Menu

NOTA! Questo sito utilizza i cookie e tecnologie simili.

Se non si modificano le impostazioni del browser, l'utente accetta. Per saperne di piu'

Approvo
Loading

A Christmas Carol (R. Zemeckis)

  • Scritto da Michele Ciliberti

a christmas carol locandina

a christmas carol locandina
“Canto di Natale”, la più classica delle storie natalizie, è stata scritta da Charles Dickens nel 1843. Utilizzata più volte nella storia del cinema, oggi diviene oggetto d’ibridazione digitale.

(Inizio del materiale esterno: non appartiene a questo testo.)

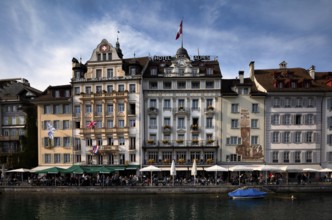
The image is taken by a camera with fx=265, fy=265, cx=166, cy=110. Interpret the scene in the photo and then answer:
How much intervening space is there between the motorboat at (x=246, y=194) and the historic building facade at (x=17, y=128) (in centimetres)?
3934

Motion capture e 3D hanno contribuito, infatti, a ricreare un mito e far tornare il pubblico in sala per riscoprire questo intramontabile racconto. Una volta messi gli occhialini 3D ci ritroviamo così a Londra, esplorando i vicoli e curiosando tra i banchetti in strada, dove il vecchio Scrooge maledice il Natale e qualunque individuo abbia un sorriso sulle labbra. Scrooge è anziano, solo, inacidito dall’accumulare ricchezze. Il 24 Dicembre, però, tre spiriti del Natale (quello passato, presente e futuro) arrivano a cambiargli la vita, ribaltando la prospettiva con la quale si guarda allo specchio e regalandogli un nuovo modo d’intendere il Natale e la vita. Con “A Christmas Carol”, i passi avanti nell’applicazione della motion picture, rispetto ai precedenti “Polar Express” e “La Leggenda di Beowoulf”, sono evidenti e riescono a dare molto più rilevanza ai risultati raggiunti da questa tecnica.

Forse anche per questo si è scelto di adattare un classico della letteratura, essendo una storia che non ha una elevata complessità narrativa e così ben si predispone alla sperimentazione digitale. La scelta di dek regista Robert Zemeckis di concentrarsi su questi aspetti finisce, però, con annullare eventuali invenzioni narrative che avrebbero potuto dare maggiore vigore al personaggio di Scrooge e maggiori risvolti “moderni” alla storia, magari sottolineando come in 150 anni l’insegnamento di Dickens sia stato percepito poco e niente dai suoi simili. Il regista preferisce così abbandonare totalmente la sfera narrativa per investire tutto sul coinvolgimento emozionale, riuscendo così attraverso motion capture e 3D a rapire lo sguardo non sullo schermo, ma direttamente all’interno della visuale stessa. Lo spettatore cambia di status. Nelle sequenze nelle quali Scrooge si rimpicciolisce e viene inseguito dai cavalli, ci si sente visceralmente in moto, realmente circondato da cavalli, spiriti oscuri e fiocchi di neve. Da osservatori esterni di un film si diventa parte integrante della scena.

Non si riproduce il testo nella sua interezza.